_Task to complete_
The entries below should be given again exactly, minus their pictures.

_Entries provided_
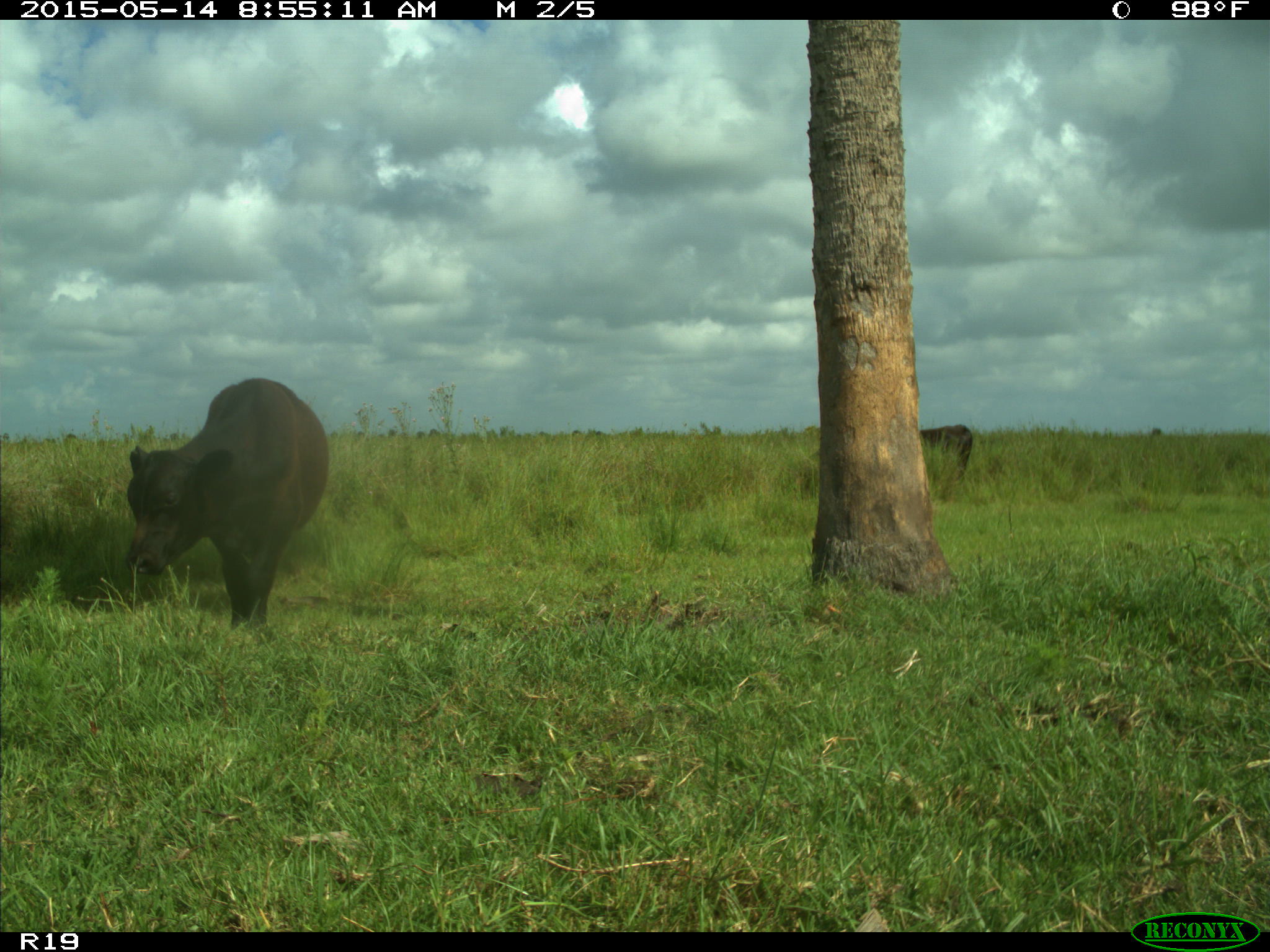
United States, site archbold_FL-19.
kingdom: Animalia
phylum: Chordata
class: Mammalia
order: Artiodactyla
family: Bovidae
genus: Bos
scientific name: Bos taurus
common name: domestic cow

_Result of the task_
United States, site archbold_FL-19.
kingdom: Animalia
phylum: Chordata
class: Mammalia
order: Artiodactyla
family: Bovidae
genus: Bos
scientific name: Bos taurus
common name: domestic cow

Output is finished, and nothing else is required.